Adrienne sighed and relaxed her stance.
“There, that will do it. Read your mind? Emotions, intentions, sensations, oui, easily. But for verbal thoughts, well, telepathy’s a quantum entanglement process and it takes time.”
“Quantum entanglement?” she said, bewildered.
“Do I look like a physicist? Damp towel, dry towel, my new clothes. Quickly! Soon this won’t be a good place anymore, however happy the memories of it we share.”
She obeyed. Adrienne’s eyes remained abstracted, with none of the cat-playful malice of the past day. Somehow that was just as terrifying.
“Now, pick up the bags and walk precisely behind me until we’re out on the road.”
They went out into the cold of early evening. The moon was a thin-pared tilted sickle and Venus was bright in the east, but the dying sun still washed most of the stars out from the dark-blue arch of heaven. Ellen let the suitcases thump to the ground and hugged her fringed wrap around her shoulders, conscious of things not seen out of the corners of her eyes.
A faint gleam of light showed through the window that had been her home. Adrienne put her hands on her hips and grinned; her eyes seemed to follow patterns in the air above the two-story building.
“Damn, but I am good!” she said, the mad cheerfulness back in her voice. “Now, let’s go before my brother shows up.”
“He’ll rescue me,” Ellen said, then whimpered as she heard the words.
“He’ll certainly try,” Adrienne agreed. “It’s not that I don’t love you for yourself, chérie, but you make the most wonderful bait. How are you feeling?”
“Weak. Shaky. Sore all over. I don’t think I can drive now. I’m sorry, but I couldn’t. I’m afraid I’d wreck the car.”

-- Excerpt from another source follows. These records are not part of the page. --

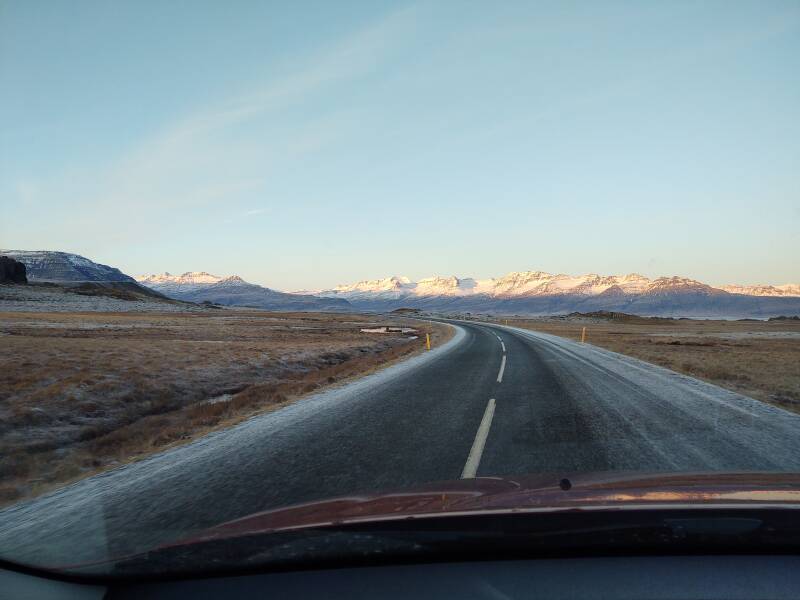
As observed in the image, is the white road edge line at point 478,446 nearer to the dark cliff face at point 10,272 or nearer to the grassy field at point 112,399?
the grassy field at point 112,399

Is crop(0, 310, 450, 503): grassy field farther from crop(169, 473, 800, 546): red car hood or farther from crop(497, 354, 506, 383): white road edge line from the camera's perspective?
crop(169, 473, 800, 546): red car hood

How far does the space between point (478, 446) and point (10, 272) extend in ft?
589

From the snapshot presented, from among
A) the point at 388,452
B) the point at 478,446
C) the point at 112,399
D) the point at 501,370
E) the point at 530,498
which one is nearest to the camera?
the point at 530,498

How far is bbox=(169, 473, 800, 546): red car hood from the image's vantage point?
2631 millimetres

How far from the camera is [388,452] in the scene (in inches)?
245

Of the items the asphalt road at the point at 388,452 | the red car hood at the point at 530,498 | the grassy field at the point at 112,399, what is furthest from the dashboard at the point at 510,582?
the grassy field at the point at 112,399

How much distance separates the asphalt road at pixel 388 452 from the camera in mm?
4324

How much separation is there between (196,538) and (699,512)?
2669mm

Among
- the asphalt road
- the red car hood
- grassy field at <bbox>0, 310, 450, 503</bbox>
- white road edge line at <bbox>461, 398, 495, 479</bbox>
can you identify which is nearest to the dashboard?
the red car hood

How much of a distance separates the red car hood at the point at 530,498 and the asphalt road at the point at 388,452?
1.27 metres

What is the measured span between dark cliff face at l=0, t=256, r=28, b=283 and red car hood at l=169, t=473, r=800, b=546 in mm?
171110

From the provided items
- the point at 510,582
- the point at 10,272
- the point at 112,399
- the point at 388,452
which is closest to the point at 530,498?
the point at 510,582

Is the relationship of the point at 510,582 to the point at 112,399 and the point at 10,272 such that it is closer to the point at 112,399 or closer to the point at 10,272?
the point at 112,399

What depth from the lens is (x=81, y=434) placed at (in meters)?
9.88
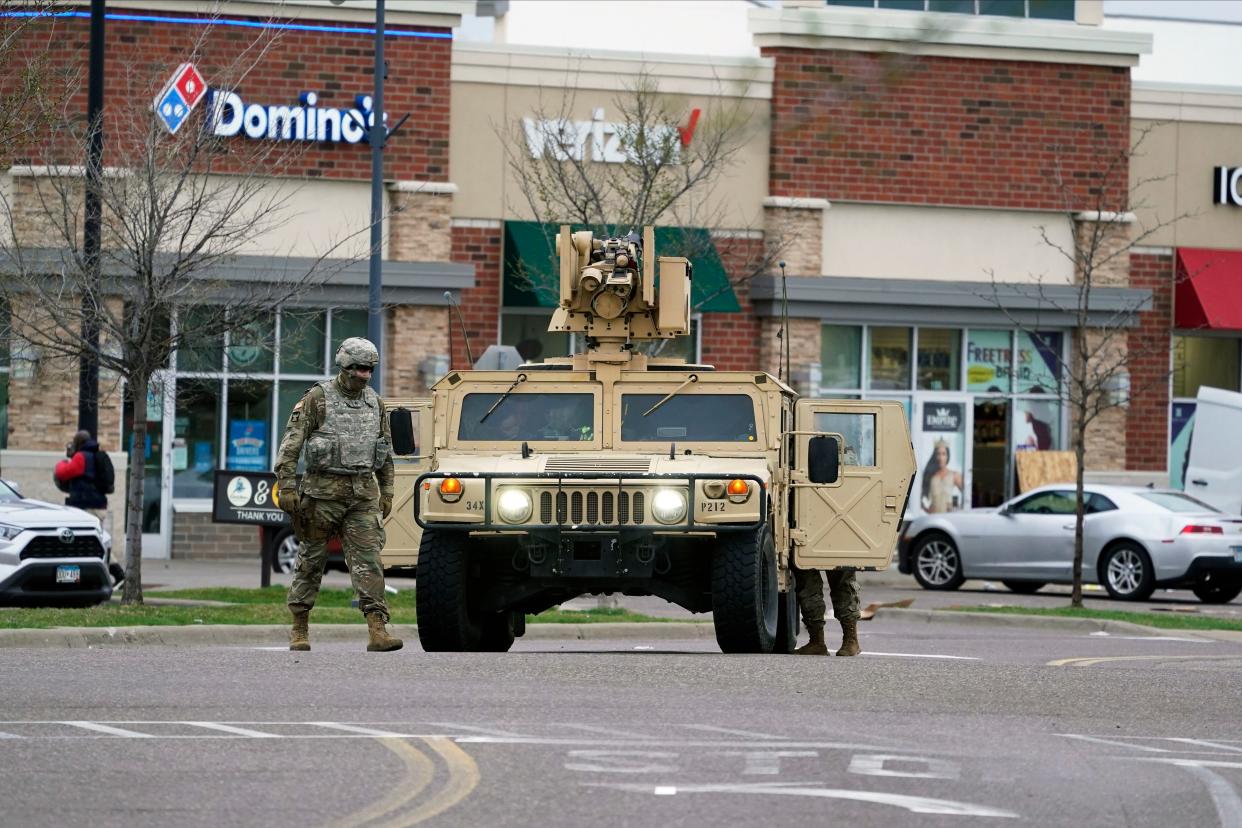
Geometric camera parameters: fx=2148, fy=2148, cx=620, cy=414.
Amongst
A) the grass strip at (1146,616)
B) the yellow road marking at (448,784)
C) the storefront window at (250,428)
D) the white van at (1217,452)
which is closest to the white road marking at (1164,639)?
the grass strip at (1146,616)

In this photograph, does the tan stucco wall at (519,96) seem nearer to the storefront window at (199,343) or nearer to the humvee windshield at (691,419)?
the storefront window at (199,343)

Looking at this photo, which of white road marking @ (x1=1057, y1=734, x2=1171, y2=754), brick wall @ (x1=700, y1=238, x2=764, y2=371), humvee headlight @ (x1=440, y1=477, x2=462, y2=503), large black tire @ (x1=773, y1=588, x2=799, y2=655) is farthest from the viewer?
brick wall @ (x1=700, y1=238, x2=764, y2=371)

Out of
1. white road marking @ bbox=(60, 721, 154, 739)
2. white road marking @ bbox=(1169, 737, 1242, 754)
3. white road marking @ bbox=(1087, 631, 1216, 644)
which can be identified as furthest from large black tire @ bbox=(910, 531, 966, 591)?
white road marking @ bbox=(60, 721, 154, 739)

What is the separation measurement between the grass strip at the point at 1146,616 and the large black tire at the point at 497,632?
7.69 metres

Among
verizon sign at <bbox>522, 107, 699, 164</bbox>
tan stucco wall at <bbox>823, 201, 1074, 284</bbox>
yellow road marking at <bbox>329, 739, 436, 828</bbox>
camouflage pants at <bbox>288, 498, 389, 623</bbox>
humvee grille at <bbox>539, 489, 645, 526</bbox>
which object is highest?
verizon sign at <bbox>522, 107, 699, 164</bbox>

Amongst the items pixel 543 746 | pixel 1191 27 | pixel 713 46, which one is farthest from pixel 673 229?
pixel 543 746

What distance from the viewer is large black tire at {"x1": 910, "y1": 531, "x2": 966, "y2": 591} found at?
2695 cm

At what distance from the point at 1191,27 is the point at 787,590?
24.0m

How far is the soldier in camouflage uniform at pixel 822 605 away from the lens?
15.3 metres

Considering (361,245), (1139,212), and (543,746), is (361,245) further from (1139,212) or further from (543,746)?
(543,746)

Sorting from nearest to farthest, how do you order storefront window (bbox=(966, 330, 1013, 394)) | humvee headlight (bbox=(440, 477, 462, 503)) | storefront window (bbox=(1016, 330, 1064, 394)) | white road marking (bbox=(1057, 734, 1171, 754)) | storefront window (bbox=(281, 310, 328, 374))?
white road marking (bbox=(1057, 734, 1171, 754)) < humvee headlight (bbox=(440, 477, 462, 503)) < storefront window (bbox=(281, 310, 328, 374)) < storefront window (bbox=(966, 330, 1013, 394)) < storefront window (bbox=(1016, 330, 1064, 394))

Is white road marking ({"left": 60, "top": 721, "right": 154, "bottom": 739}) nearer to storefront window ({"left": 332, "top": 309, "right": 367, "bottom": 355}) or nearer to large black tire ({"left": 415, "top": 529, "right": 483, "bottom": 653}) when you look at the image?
large black tire ({"left": 415, "top": 529, "right": 483, "bottom": 653})

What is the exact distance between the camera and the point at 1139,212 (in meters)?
33.6

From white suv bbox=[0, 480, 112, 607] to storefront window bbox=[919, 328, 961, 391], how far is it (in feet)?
55.3
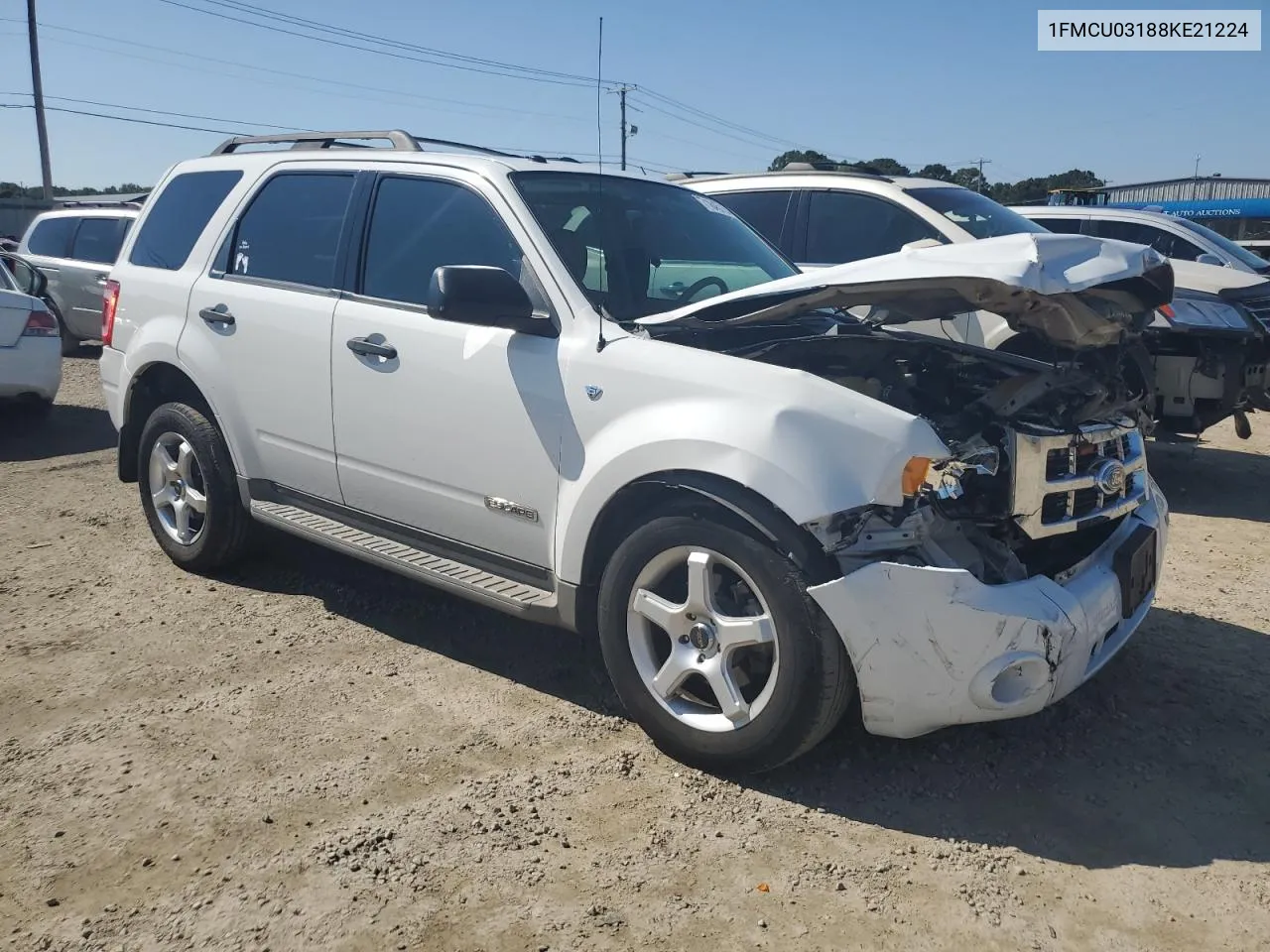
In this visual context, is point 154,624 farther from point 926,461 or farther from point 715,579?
point 926,461

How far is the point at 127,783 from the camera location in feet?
10.5

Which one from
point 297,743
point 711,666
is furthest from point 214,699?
point 711,666

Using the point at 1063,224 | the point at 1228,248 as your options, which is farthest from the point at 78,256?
the point at 1228,248

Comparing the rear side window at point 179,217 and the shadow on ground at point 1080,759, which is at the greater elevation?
the rear side window at point 179,217

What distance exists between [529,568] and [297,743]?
0.97 meters

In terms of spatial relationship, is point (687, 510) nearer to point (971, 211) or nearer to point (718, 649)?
point (718, 649)

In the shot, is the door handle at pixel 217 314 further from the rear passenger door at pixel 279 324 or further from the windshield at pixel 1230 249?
the windshield at pixel 1230 249

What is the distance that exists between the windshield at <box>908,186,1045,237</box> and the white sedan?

“Well, then,” Adrienne said, putting an arm around her waist and helping her to the Prius. “Let’s get you something to eat.”
She sat curled shrimp-fashion, hugging herself in the passenger seat. The sun was declining in the implausible crimson-green-blue-gold glory that Santa Fe alone seemed to have. As Adrienne drove towards the bridge over the river she began to sing softly:
“Elizabeth Bathory
Draining her girls in the night so no one will hear
No one comes near
Look at her bathing, splashing her toes
In the night when there's nobody there
What does she care?
All the bloodless bodies
Where do they all come from?
All the bloodless bodies
Where do they all belong?”
As they passed the streetlights came on and died above them, each with a slight discernable pop.